• _Information supplied_:
★ ★ ★ ★
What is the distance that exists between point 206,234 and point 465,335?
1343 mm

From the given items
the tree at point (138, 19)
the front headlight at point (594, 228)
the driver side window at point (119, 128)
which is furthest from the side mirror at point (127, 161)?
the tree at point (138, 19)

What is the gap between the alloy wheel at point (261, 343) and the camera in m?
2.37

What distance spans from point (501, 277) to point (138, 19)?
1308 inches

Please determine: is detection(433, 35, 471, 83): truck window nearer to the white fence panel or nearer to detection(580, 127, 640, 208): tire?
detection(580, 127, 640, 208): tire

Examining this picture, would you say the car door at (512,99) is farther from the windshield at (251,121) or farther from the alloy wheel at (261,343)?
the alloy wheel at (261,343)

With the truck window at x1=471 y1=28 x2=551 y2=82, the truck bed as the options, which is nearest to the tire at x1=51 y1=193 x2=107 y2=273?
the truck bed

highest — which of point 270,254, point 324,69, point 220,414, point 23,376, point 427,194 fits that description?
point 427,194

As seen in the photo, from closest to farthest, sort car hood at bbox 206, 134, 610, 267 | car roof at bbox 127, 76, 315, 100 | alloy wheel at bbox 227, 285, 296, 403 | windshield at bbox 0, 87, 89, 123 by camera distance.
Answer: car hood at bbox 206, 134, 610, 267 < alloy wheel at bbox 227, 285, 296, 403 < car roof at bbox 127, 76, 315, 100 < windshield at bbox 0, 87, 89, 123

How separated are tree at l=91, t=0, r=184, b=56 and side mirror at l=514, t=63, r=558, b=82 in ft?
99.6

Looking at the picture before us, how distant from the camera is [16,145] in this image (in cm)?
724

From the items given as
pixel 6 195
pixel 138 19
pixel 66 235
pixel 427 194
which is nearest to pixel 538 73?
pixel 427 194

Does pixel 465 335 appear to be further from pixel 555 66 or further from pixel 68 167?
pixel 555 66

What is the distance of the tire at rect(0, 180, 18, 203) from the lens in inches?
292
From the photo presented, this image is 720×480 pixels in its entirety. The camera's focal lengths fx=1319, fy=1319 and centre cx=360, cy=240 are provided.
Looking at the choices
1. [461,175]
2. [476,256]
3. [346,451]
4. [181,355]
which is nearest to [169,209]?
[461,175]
★ ★ ★ ★
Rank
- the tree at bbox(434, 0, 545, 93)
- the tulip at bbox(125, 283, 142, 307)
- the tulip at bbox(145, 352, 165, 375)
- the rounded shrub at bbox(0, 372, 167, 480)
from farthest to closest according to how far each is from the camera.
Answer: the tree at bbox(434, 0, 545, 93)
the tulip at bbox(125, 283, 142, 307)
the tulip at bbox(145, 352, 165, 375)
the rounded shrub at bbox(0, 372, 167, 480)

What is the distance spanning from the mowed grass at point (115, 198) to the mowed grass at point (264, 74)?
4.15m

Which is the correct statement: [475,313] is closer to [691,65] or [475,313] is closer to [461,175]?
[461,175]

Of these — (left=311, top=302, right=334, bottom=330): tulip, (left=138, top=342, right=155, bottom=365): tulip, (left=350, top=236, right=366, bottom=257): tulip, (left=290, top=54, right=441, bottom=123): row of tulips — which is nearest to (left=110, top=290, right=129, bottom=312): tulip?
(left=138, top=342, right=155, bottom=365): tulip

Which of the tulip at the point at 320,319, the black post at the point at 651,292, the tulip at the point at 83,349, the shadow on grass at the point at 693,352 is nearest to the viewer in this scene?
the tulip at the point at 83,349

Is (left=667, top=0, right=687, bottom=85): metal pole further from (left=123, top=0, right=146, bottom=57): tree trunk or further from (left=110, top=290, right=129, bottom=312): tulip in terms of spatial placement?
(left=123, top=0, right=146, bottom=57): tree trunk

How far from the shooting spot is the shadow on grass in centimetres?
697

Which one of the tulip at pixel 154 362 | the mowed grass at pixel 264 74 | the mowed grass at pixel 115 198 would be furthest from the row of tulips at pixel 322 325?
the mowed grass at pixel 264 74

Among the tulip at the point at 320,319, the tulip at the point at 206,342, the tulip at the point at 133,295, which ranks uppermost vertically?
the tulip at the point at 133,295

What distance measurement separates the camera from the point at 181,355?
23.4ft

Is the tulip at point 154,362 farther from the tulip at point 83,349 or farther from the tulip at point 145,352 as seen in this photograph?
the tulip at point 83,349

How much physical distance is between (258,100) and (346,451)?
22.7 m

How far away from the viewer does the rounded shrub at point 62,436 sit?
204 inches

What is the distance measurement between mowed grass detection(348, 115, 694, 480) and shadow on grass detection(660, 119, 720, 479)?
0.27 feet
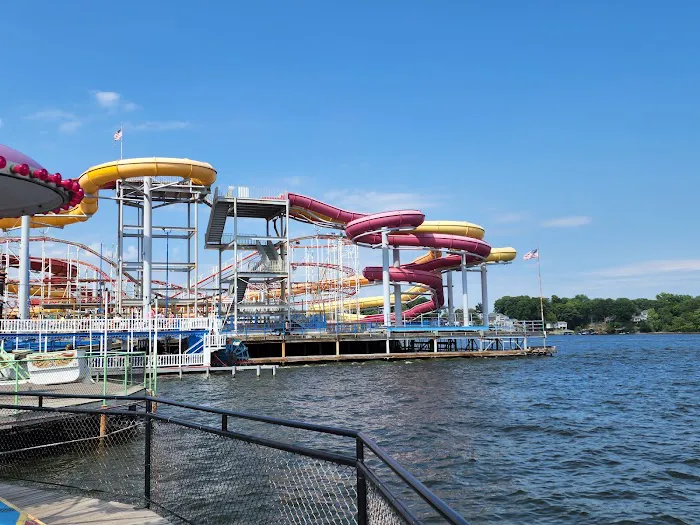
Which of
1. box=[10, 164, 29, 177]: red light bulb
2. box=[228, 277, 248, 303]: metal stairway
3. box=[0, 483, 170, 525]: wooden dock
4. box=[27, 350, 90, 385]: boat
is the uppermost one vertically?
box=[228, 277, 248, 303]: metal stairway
★ ★ ★ ★
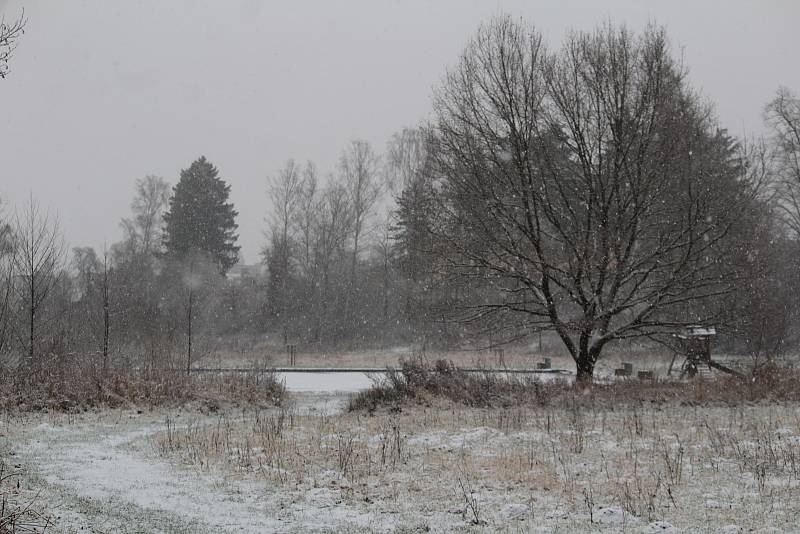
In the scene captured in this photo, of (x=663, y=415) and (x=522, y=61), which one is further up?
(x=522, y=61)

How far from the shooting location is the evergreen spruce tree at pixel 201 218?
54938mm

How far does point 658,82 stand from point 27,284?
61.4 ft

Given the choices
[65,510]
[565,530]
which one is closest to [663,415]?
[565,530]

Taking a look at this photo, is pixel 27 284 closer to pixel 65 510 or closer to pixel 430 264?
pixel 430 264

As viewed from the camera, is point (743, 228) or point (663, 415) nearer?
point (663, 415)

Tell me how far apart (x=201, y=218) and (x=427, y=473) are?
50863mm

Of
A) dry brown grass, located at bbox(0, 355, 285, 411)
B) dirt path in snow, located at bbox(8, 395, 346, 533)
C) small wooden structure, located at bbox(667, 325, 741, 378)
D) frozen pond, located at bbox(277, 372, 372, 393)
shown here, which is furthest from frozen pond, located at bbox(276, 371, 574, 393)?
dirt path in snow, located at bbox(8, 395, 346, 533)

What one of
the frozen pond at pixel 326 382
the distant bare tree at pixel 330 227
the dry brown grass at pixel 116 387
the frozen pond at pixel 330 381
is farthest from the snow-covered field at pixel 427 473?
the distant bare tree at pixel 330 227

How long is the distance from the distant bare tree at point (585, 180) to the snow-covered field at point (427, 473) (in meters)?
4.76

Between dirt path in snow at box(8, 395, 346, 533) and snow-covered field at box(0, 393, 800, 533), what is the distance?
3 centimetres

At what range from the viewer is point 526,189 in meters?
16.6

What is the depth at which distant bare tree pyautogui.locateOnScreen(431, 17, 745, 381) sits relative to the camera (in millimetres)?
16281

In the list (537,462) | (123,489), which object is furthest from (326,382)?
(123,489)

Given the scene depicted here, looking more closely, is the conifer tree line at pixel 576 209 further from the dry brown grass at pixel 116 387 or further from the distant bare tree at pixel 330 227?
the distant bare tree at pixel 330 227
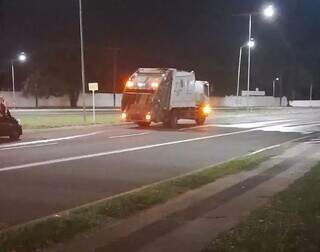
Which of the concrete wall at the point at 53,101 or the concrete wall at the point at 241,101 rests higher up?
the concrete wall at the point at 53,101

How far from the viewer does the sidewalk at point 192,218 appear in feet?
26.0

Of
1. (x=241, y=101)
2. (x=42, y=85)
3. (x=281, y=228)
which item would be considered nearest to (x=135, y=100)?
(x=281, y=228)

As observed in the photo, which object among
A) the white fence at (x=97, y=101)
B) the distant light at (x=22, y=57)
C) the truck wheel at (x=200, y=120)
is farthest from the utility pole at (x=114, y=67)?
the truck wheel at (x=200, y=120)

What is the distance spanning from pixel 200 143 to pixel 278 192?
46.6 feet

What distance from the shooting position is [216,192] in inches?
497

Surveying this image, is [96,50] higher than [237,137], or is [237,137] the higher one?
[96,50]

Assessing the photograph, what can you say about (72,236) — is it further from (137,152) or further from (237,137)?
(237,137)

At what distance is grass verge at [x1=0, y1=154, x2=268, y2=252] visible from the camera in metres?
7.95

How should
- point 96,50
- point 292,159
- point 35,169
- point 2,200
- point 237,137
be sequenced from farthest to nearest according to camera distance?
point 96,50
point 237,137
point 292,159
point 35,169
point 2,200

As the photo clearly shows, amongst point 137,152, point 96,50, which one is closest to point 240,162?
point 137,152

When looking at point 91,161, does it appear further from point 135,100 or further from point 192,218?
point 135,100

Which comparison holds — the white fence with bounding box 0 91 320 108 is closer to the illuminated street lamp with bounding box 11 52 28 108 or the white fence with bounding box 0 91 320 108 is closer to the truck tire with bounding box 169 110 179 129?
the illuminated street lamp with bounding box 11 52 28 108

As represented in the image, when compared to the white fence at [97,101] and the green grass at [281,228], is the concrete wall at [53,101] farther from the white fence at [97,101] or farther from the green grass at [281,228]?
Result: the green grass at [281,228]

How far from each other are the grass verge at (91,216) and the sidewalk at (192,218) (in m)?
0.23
★ ★ ★ ★
• _Request_:
Rewrite the listing lines between the line holding "What is the distance that" and the line holding "Answer: car hood", inclusive, substituting "cab window" for "truck window" and leaving everything else the same.

• _Result of this task_:
What is the distance that exists between point 206,234 and point 465,335?
1343 mm

From the given items
the tree at point (138, 19)
the front headlight at point (594, 228)
the driver side window at point (119, 128)
which is furthest from the side mirror at point (127, 161)?
the tree at point (138, 19)

What is the gap between the alloy wheel at point (261, 343) and the camera in m?
2.37

What distance spans from point (501, 277) to point (138, 19)?
1308 inches

Please determine: is detection(433, 35, 471, 83): cab window nearer to the white fence panel or nearer to detection(580, 127, 640, 208): tire?
detection(580, 127, 640, 208): tire

Examining this picture, would you say the car door at (512,99) is farther from the windshield at (251,121) or farther from the alloy wheel at (261,343)?
the alloy wheel at (261,343)

With the cab window at x1=471 y1=28 x2=551 y2=82, the truck bed as the options, which is nearest to the tire at x1=51 y1=193 x2=107 y2=273?
the truck bed

highest — which of point 270,254, point 324,69, point 220,414, point 23,376, point 427,194 fits that description?
point 427,194

As seen in the photo, from closest to farthest, sort car hood at bbox 206, 134, 610, 267 | car roof at bbox 127, 76, 315, 100 | alloy wheel at bbox 227, 285, 296, 403 | windshield at bbox 0, 87, 89, 123 by camera distance.
Answer: car hood at bbox 206, 134, 610, 267 < alloy wheel at bbox 227, 285, 296, 403 < car roof at bbox 127, 76, 315, 100 < windshield at bbox 0, 87, 89, 123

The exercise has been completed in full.